Paul’s words here can’t be limited to adultery. They clearly include all forms of sex outside of marriage. We know this because the Gentiles of the Roman world Paul refers to actually abhorred adultery and considered it a crime. However, sexual activity outside of marriage was perfectly fine—as long as it wasn’t with another man’s wife. So when Paul tells Christians to not engage in “the passion of lust like the Gentiles,” this can’t be limited to adultery. What separates Christians from other Romans was that Christians, like their Jewish brothers, believed that sex outside of marriage was sin.
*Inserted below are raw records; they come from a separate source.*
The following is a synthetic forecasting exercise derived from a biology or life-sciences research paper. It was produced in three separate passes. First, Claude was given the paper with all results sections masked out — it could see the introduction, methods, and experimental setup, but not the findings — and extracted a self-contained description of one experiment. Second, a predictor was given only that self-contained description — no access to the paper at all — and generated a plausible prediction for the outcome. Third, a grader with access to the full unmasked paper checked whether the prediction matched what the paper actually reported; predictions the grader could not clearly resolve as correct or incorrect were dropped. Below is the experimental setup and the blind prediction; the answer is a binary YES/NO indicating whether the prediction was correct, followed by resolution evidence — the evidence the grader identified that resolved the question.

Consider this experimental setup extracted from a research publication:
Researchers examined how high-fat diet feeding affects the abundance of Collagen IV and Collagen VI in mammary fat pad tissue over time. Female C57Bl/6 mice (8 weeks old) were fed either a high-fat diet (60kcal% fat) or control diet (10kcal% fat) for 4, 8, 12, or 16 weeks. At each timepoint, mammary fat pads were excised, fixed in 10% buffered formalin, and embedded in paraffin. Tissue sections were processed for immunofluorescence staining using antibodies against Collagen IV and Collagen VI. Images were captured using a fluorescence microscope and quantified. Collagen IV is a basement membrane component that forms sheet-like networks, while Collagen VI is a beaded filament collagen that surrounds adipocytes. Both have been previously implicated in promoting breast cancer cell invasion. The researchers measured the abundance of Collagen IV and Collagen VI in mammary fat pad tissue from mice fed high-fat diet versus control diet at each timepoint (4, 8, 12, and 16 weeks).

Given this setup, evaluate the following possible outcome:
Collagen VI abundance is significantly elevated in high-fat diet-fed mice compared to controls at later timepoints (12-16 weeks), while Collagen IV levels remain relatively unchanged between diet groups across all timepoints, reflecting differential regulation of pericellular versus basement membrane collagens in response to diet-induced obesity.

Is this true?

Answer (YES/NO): NO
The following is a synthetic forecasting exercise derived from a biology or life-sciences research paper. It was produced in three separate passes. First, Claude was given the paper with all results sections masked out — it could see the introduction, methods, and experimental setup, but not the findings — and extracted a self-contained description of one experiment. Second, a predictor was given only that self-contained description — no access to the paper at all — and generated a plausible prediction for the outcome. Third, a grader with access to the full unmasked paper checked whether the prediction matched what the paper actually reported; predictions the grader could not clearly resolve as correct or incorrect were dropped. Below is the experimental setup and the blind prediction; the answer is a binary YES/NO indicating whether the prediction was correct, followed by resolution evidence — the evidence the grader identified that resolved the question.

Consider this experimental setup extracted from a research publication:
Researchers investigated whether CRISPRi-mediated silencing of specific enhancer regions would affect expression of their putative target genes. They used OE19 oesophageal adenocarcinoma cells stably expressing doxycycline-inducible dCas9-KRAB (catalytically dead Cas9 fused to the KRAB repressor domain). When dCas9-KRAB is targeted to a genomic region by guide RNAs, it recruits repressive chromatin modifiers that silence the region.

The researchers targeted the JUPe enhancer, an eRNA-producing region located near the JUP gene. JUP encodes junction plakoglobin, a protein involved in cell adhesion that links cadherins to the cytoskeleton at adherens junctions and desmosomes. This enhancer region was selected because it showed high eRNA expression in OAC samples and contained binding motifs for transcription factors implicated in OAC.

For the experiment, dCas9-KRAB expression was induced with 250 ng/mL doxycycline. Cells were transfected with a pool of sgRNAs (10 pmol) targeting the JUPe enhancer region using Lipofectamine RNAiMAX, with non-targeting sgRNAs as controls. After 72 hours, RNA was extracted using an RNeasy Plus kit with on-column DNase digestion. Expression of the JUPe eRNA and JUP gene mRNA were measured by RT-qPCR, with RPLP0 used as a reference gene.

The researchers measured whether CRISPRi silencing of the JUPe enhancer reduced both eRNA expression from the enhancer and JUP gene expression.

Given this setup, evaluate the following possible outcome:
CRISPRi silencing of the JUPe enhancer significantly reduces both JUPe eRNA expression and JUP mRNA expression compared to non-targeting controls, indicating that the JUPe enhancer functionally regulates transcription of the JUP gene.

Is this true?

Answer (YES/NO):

Many other passages in the New Testament confirm what we see in the letters of Paul. Revelation 14:4 assumes that unmarried Christian men who desire to be faithful are not having sex. Matthew 1:18-19 celebrates the chastity of Joseph and Mary. And Hebrews 13:4 considers sex outside of marriage to be immoral: “Let marriage be held in honor among all, and let the marriage bed be undefiled, for God will judge the sexually immoral and adulterous.” This verse can’t just be limited to adultery, since both “sexually immoral” and “adulterous” are listed.
God loves sex. But He’s designed us to have sex within the boundaries of a marriage covenant. To violate God’s design in an effort to lay hold of creation’s pleasure is not just foolish, but actually rejects the delights God wants us to enjoy. Sex outside of marriage mocks the Creator’s will and elevates human desire over God’s wisdom.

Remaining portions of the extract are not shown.